PROVIDED ENTRIES:
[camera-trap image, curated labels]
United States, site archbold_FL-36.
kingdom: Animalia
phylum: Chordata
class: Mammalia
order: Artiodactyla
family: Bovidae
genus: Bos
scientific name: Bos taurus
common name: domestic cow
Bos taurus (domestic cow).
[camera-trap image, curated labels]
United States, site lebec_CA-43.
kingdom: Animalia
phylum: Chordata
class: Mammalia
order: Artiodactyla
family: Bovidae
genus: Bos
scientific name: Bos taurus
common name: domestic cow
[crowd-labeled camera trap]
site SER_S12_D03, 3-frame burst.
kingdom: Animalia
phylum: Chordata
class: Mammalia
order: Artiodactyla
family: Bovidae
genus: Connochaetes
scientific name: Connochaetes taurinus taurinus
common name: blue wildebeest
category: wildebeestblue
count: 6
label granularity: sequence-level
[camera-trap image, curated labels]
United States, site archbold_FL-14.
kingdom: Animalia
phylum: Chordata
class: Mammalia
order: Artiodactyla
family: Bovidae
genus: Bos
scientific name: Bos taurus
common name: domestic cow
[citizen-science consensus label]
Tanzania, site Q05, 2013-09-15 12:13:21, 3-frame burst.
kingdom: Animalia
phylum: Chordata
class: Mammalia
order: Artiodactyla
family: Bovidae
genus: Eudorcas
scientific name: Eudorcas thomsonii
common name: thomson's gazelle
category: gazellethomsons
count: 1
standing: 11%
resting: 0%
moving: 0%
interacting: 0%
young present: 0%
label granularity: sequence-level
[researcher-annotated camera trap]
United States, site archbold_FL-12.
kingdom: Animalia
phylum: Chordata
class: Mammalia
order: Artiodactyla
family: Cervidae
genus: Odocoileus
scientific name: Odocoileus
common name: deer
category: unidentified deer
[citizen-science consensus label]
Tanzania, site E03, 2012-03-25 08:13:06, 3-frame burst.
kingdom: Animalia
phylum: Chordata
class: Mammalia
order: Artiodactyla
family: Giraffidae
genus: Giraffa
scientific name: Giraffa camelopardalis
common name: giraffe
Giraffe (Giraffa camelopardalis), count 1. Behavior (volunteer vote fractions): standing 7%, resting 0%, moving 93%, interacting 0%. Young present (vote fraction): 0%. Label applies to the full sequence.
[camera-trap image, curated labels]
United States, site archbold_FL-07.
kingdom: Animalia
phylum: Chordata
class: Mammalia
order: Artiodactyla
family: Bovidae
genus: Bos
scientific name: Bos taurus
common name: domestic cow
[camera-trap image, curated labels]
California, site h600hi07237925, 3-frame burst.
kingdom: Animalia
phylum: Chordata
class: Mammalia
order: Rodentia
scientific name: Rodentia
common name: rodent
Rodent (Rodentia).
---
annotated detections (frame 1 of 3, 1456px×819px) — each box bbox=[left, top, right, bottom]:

WORK INSTRUCTIONS:
Reproduce exactly the section above that begins at the line containing "genus: Connochaetes" and ends at the line containing "family: Cervidae", leaving out all other lines.

RESPONSE BELOW:
genus: Connochaetes
scientific name: Connochaetes taurinus taurinus
common name: blue wildebeest
category: wildebeestblue
count: 6
label granularity: sequence-level
[camera-trap image, curated labels]
United States, site archbold_FL-14.
kingdom: Animalia
phylum: Chordata
class: Mammalia
order: Artiodactyla
family: Bovidae
genus: Bos
scientific name: Bos taurus
common name: domestic cow
[citizen-science consensus label]
Tanzania, site Q05, 2013-09-15 12:13:21, 3-frame burst.
kingdom: Animalia
phylum: Chordata
class: Mammalia
order: Artiodactyla
family: Bovidae
genus: Eudorcas
scientific name: Eudorcas thomsonii
common name: thomson's gazelle
category: gazellethomsons
count: 1
standing: 11%
resting: 0%
moving: 0%
interacting: 0%
young present: 0%
label granularity: sequence-level
[researcher-annotated camera trap]
United States, site archbold_FL-12.
kingdom: Animalia
phylum: Chordata
class: Mammalia
order: Artiodactyla
family: Cervidae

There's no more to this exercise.